Die Methode hinter der Idee ist eigentlich hinreichend bekannt. In der gehobenen Küche wird mit dem Dampfgaren ein ähnliches Verfahren genutzt. Dabei wird langsam auf niedriger Temperatur gekocht, um die Zutaten schonend zuzubereiten und sie frisch und saftig zu halten – das Gegenteil von Fast Food. Der Spüler ist also ein cleveres und auf keinen Fall abwegiges Kochgerät. Gewöhnungsbedürftig ist beim Dampfgaren in der Spülmaschine eher, dass gleichzeitig schmutziges Geschirr gereinigt wird. So nutzt man die Wärme des Spülwassers doppelt – und erst damit wird es
energiesparend. Genaue Berechnungen und Bewertungen über die Energieeffizienz und den Nutzen gibt es noch nicht.

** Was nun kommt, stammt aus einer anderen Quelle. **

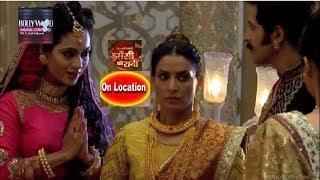 Jhansi ki rani | Serial | Upcoming Twist | Full Episode | On Location Shoot | Mix Pitara
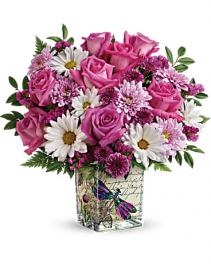 Teleflora's Wildflower Bouquet Fresh Cube Arrangement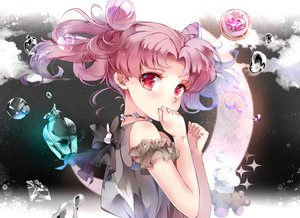 Rating: Safe Score: 66 Tags: chibiusa moon pink_hair red_eyes sailor_moon tukino_(panna) twintails User: BattlequeenYume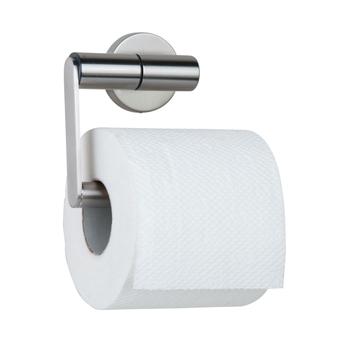Tiger Boston toiletrolhouder rvs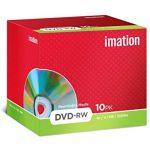 Imation DVD-RW 4.7GB 10 Pack Show - I21061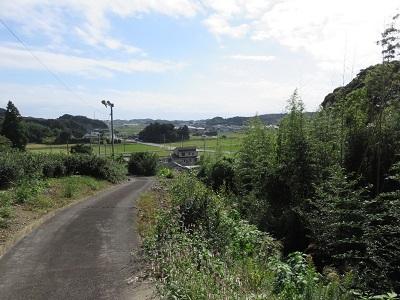 IMG_0445 舟ヶ谷の城山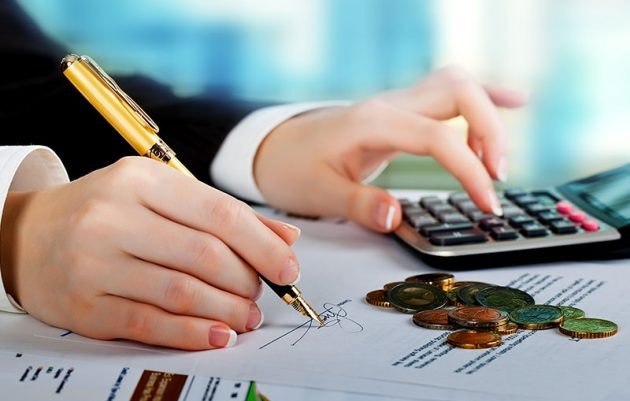 What is the Purpose of SME Loan to Businesses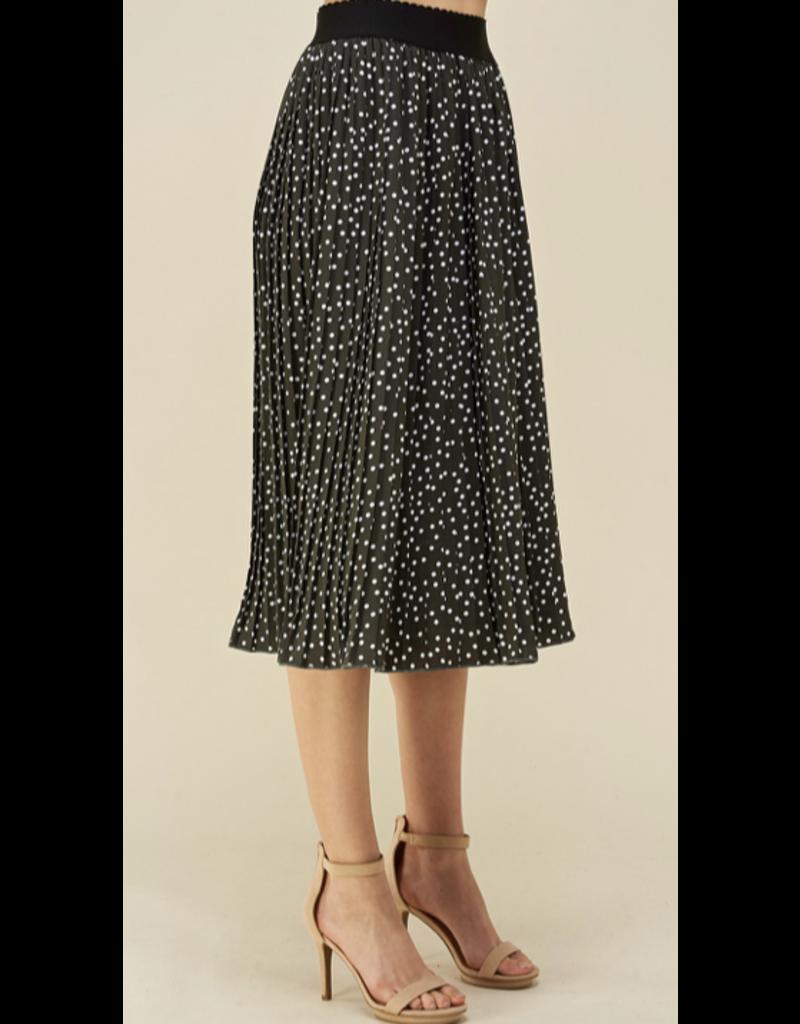 Les Amis Les Amis Pleated Polka Dot Skirt S0997A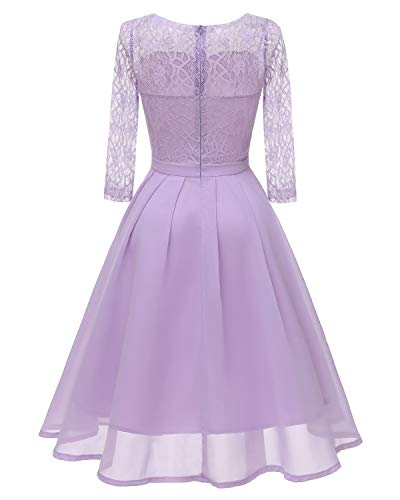 chiffon e pizzo gonna donna per in con 2 In viola 1 in Party Bright Dress top Deer wnS1CqOO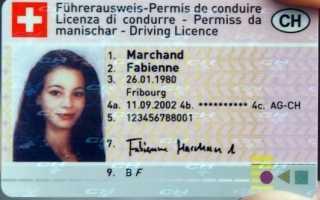 Пришло время вернуть водительские права? учи пдд! ПДДюрист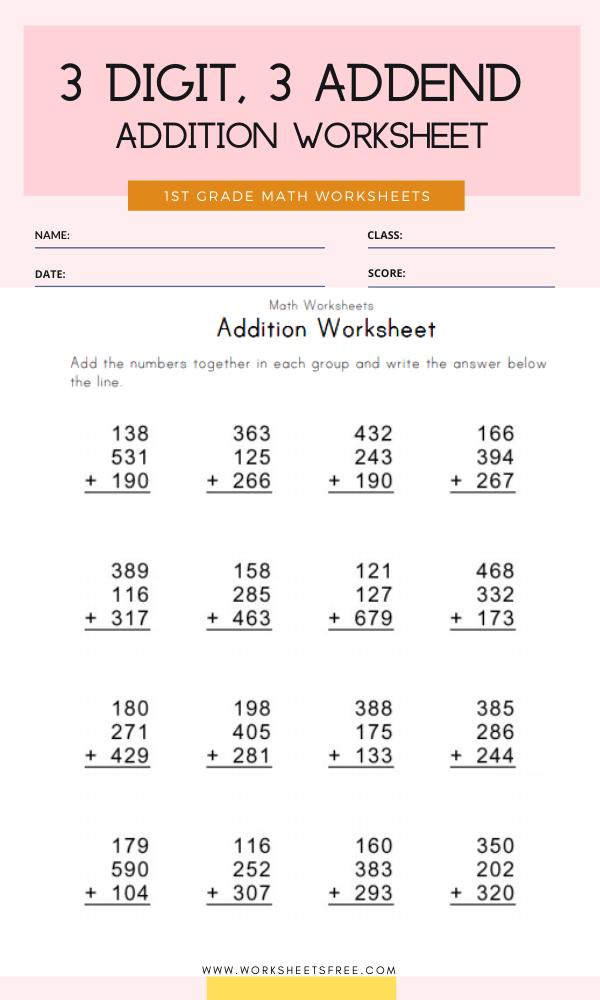 3 Digit, 3 Addend Addition Worksheet Grade 1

Casali hat besonders geeignete Gerichte entwickelt, die sich luftdicht verschlossen in Einweckgläsern oder Vakuumbeuteln garen lassen, und ein Kochbuch mit mehr als 60 Rezepten für die Geschirrspülmaschine herausgebracht – von der Kaninchen-Terrine über Putenroulade mit Spinat bis zu Apfelmus mit Zitrusfrüchten –, alle Gerichte ab-gestimmt auf die verschiedenen Spülprogramme der Maschine. Denn wie beim Ofen oder der Mikrowelle müssen Temperatur und Zeit genau gewählt werden: Für den 30-minütigen Schnelldurchlauf, meist bei 60 bis 65 Grad, eignen sich nur wenige Gerichte; Casali empfiehlt Thunfisch, Scampi, Tintenfisch oder klein geschnittenes Rindfleisch. Andere Gerichte müssen im Eco-, Normal- oder Intensivmodus gegart werden, zwischen zwei und drei Stunden dauern diese Programme mit unterschiedlichen Temperaturen von 50 bis 75 Grad.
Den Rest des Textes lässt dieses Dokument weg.